One of the coolest feature from GitHub is GitHub Pages where we can deploy a simple static site for free. Good use cases for demo, side-projects, portfolios, personal websites, blog, etc. This article will list down the steps to provision a GitHub repo (Vite project) to GitHub pages using GitHub actions.
Changing Vite’s base directory
As GitHub pages are hosted on a subdirectory, for example https://{username}.github.com.io/{repository}
, we would need to instruct ViteJS to have its base directory pointing to /{repository}
. So in order to do that we issue this command when we build our project.
vite build --base=/repo-name
where repo-name
is the name of your GitHub repository.
For convenience, we put it in package.json as a script
{
"scripts": {
...
"build:github-pages": "vite build --base=/repo-name"
},
...
}
When using client side routing
If our project is using client-side routing, for example vue-router
, then we have to use the hash
mode to make it work as we are hosting our web app in a subdirectory in GitHub pages.

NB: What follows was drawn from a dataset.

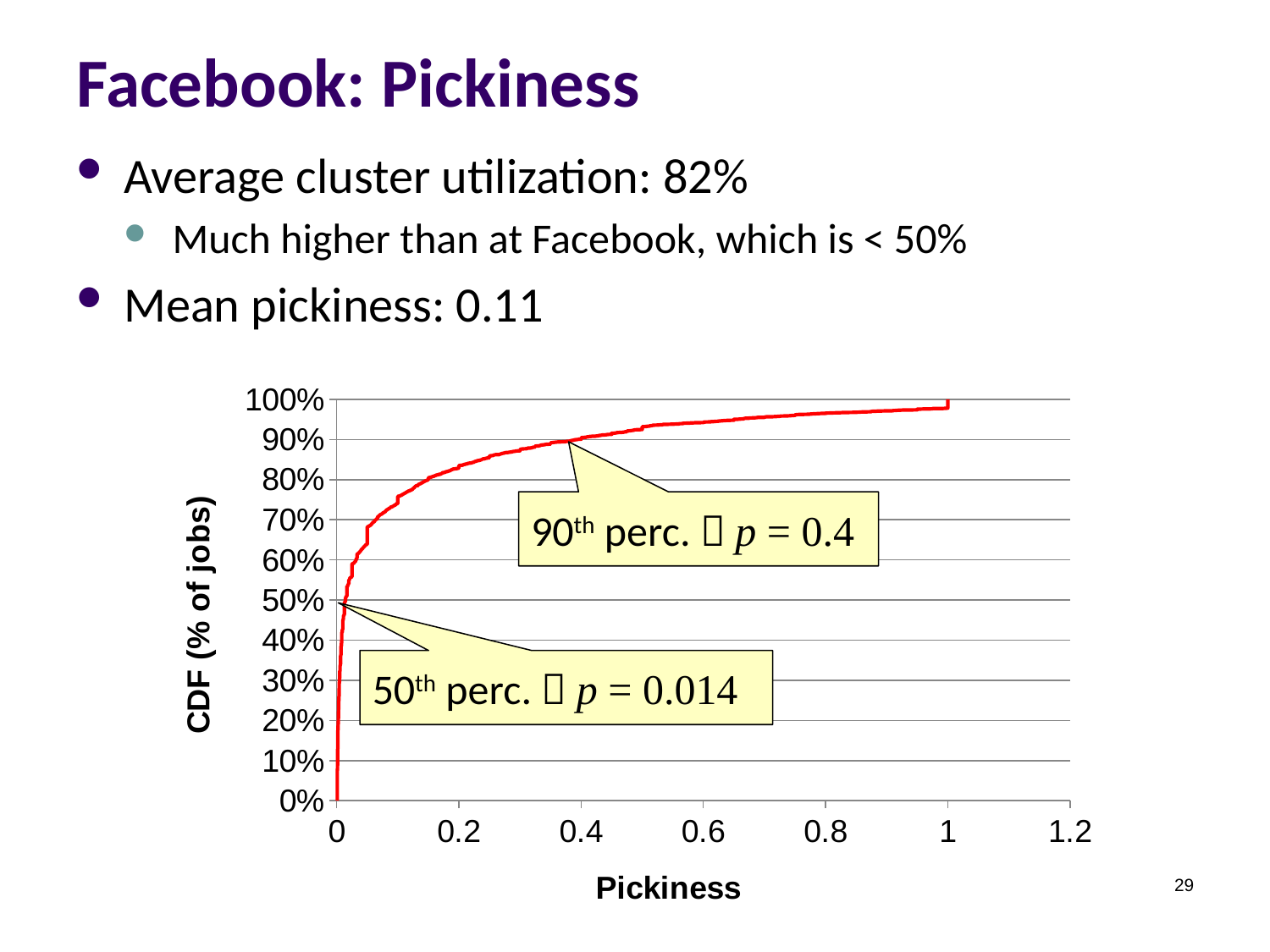
What is the label of the y axis of the chart? CDF (% of jobs) What kind of chart is shown on the slide? line chart According to the annotation, what pickiness value p corresponds to the 90th percentile? 0.4 What is the label of the x axis of the chart? Pickiness Is the CDF value at a pickiness of 0.8 greater or less than 100%? less According to the annotation, what pickiness value p corresponds to the 50th percentile? 0.014 Does the CDF curve rise or fall as pickiness increases along the x axis? rise Is the CDF value at a pickiness of 0.2 greater or less than 70%? greater Is the CDF value at a pickiness of 0.6 greater or less than 90%? greater What is the largest tick value shown on the x axis of the chart? 1.2 Which is larger: the pickiness at the 90th percentile or the pickiness at the 50th percentile? 90th percentile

Updating URLs that access assets in public
folder
In our project where we use fetch
for example to access assets in the public
folder, we would need to prefix with the helpful Vite’s environment variable: import.meta.env.BASE_URL
. So it might look like this `${import.meta.env.BASE_URL}/sample.txt`
.
Setting up GitHub Pages in GitHub
In the repository page (eg: https://github.com/{username}/{repository}), follow the following steps:
- Settings
- Pages (left hand side)
- in Source dropdown > select GitHub Actions
- “create your own”
- copy and paste the following yaml script
- save the file as
gh-actions.yaml
- Commit changes
# Simple workflow for deploying static content to GitHub Pages
name: Deploy static content to Pages
on:
# Runs on pushes targeting the default branch
push:
branches: ["main"]
# Allows you to run this workflow manually from the Actions tab
workflow_dispatch:
# Sets the GITHUB_TOKEN permissions to allow deployment to GitHub Pages
permissions:
contents: read
pages: write
id-token: write
# Allow one concurrent deployment
concurrency:
group: "pages"
cancel-in-progress: true
jobs:
# Single deploy job since we're just deploying
deploy:
environment:
name: github-pages
url: ${{ steps.deployment.outputs.page_url }}
runs-on: ubuntu-latest
steps:
- name: Checkout
uses: actions/checkout@v3
- name: Set up Node
uses: actions/setup-node@v3
with:
node-version: 18
cache: "npm"
- name: Install dependencies
run: npm install
- name: Build
run: npm run build:github-pages
- name: Setup Pages
uses: actions/configure-pages@v3
- name: Upload artifact
uses: actions/upload-pages-artifact@v1
with:
# Upload dist repository
path: "./dist"
- name: Deploy to GitHub Pages
id: deployment
uses: actions/deploy-pages@v1
Make sure the branch name (line 7) and the npm script that we created earlier (line 41) is set accordingly
Push your branch to github and that should automatically kick off your project.
Update: using Bun
If you are using Bun as your build tool, then this is the updated yaml to use.
# Simple workflow for deploying static content to GitHub Pages
name: Deploy static content to Pages
on:
# Runs on pushes targeting the default branch
push:
branches: ["master"]
# Allows you to run this workflow manually from the Actions tab
workflow_dispatch:
# Sets the GITHUB_TOKEN permissions to allow deployment to GitHub Pages
permissions:
contents: read
pages: write
id-token: write
# Allow one concurrent deployment
concurrency:
group: "pages"
cancel-in-progress: true
jobs:
# Single deploy job since we're just deploying
deploy:
environment:
name: github-pages
url: ${{ steps.deployment.outputs.page_url }}
runs-on: ubuntu-latest
steps:
- name: Checkout
uses: actions/checkout@v3
- name: Setup Bun
uses: oven-sh/setup-bun@v1
- name: Install dependencies
run: bun install
- name: Build
run: bun run build:github-pages
- name: Setup Pages
uses: actions/configure-pages@v3
- name: Upload artifact
uses: actions/upload-pages-artifact@v1
with:
# Upload dist repository
path: "./dist"
- name: Deploy to GitHub Pages
id: deployment
uses: actions/deploy-pages@v1
Conclusion
Really straightforward to set up CI/CD automation in GitHub. Try it!